═════ PAGE

The first and most treacherous step involves admitting that we are fucked. That’s the hardest part. We live in a land with no democracy, no human rights and the sort of hope that meanders back and forth from full on surrender to visions of alien starships dangling diamond encrusted escape ropes above our heads. The first Trump (remember 2016?) stumbled across a normal world. You could feel his confusion and tens of millions grew giddy anticipating his buffoonery. Now he can shit himself, slobber about illegal alien hotel rooms in NYC and “lavish fish monitoring” in a single sentence, and we look at him in awe. He is unkillable – literally and metaphorically. We bypass his vacant eyes, his fake hair, his brick tinged complexion, his tiresome word salad, and go straight to his immortality. We imagine nuclear bombs turning the world into a flat, smoldering, Hiroshima horizon, and there he is, as orange as ever, standing triumphant in the debris. Trump has inherited the earth. The fans of meek were dead wrong.

══════════
═════ ITEMS

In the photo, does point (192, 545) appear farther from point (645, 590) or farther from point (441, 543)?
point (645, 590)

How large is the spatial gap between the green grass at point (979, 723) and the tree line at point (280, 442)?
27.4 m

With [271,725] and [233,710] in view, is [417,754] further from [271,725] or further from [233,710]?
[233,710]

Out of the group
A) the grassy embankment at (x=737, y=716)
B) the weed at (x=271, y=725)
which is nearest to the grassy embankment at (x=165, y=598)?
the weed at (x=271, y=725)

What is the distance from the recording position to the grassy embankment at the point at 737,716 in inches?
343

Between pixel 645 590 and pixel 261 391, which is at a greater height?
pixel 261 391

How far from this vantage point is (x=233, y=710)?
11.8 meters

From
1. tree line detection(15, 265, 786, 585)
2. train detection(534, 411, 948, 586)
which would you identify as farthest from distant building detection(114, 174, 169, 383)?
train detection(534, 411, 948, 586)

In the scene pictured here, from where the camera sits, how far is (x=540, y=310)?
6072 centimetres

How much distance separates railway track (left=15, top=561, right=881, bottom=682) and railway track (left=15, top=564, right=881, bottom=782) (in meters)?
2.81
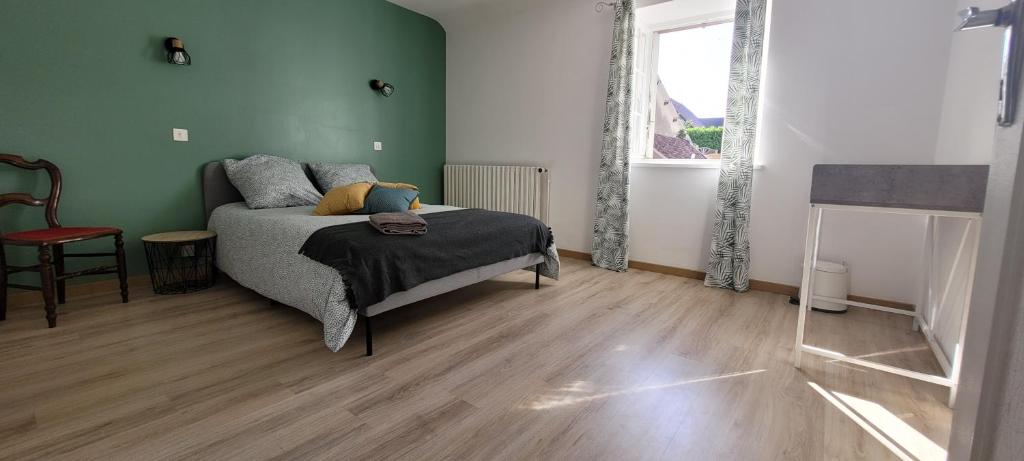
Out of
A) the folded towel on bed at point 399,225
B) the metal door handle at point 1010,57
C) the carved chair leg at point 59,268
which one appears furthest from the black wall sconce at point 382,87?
the metal door handle at point 1010,57

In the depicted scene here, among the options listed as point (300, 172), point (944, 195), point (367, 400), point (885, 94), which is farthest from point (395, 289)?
point (885, 94)

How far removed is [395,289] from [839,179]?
2002 millimetres

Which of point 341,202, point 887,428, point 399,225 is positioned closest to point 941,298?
point 887,428

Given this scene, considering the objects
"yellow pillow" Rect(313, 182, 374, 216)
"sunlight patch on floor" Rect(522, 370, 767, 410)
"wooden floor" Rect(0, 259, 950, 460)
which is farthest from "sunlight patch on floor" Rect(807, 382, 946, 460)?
"yellow pillow" Rect(313, 182, 374, 216)

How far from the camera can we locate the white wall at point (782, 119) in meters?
2.72

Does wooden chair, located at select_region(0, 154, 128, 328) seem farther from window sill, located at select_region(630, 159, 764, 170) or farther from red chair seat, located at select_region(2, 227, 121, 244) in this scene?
window sill, located at select_region(630, 159, 764, 170)

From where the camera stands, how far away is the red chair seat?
2.28 m

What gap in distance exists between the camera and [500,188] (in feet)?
14.9

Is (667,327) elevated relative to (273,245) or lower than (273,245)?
lower

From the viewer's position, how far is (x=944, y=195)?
161cm

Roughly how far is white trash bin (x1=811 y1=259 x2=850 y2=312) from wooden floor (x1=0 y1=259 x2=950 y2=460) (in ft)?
0.44

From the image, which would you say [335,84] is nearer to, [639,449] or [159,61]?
[159,61]

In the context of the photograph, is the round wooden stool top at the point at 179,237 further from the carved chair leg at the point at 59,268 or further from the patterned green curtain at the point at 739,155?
the patterned green curtain at the point at 739,155

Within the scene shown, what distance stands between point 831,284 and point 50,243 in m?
4.49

══════════

TASKS TO COMPLETE:
1. Echo the rows from their first line through the line containing "2002 millimetres", including both ends, and leave the pictures out.
2. Carry on the commentary about Trump past its final sentence.
The piece on Trump has no connection to the rows.

TASK-BY-TASK ANSWERS:
1.
In the photo, does point (192, 545) appear farther from point (645, 590) or farther from point (441, 543)?
point (645, 590)

How large is the spatial gap between the green grass at point (979, 723) and the tree line at point (280, 442)?
27.4 m

With [271,725] and [233,710] in view, is [417,754] further from [271,725] or further from [233,710]?
[233,710]

Out of the group
A) the grassy embankment at (x=737, y=716)
B) the weed at (x=271, y=725)
which is nearest to the grassy embankment at (x=165, y=598)?
the weed at (x=271, y=725)

What is the distance from the recording position to the grassy embankment at the point at 737,716 in inches?
343

Between pixel 645 590 and pixel 261 391, which is at a greater height?
pixel 261 391

How far from this vantage point is (x=233, y=710)?
11.8 meters

From
1. tree line detection(15, 265, 786, 585)
2. train detection(534, 411, 948, 586)
which would you identify as farthest from distant building detection(114, 174, 169, 383)?
train detection(534, 411, 948, 586)

In the scene pictured here, from where the camera sits, how far is (x=540, y=310)?
6072 centimetres

How much distance separates railway track (left=15, top=561, right=881, bottom=682) and railway track (left=15, top=564, right=881, bottom=782) (in meters)?
2.81
Out of
A) the folded towel on bed at point 399,225
B) the metal door handle at point 1010,57
C) the carved chair leg at point 59,268
which one appears furthest from the black wall sconce at point 382,87?
the metal door handle at point 1010,57

In the depicted scene here, among the options listed as point (300, 172), point (944, 195), point (367, 400), point (885, 94), which is farthest from point (395, 289)?
point (885, 94)

How far removed is [395,289] from [839,179]?
2002 millimetres

2.
Maybe a fragment from a meteorite will cleave Trump’s skull in two, like a machete on a watermelon. But is Trump even real? And if he has a place in the material world, do we know what he does, where he fits in, and why? Maybe we have blamed all the crimes of industrial agriculture on the scarecrow in the cornfield. The US has always bombed, murdered, overthrown, extracted, stolen, imprisoned and impoverished people far away, but now it has become personal, intimate, proximate and still unfocused, like a 1950’s radio station on a cross country drive. Are we really listening to “Love Me Tender” and “Jail-House Rock” at the same time? Is Trump a right turn or a straight highway? Nobody knows – Trump’s Tourette’s slogan.
You can smell the fear on your own breath. The mugging that you read about in last year’s paper now involves your ribs, your plea for mercy, your teeth spilling out on the bloody pavement. Fascism does that – you ask if the fists are on your side, but it’s crickets. Maybe? Maybe not?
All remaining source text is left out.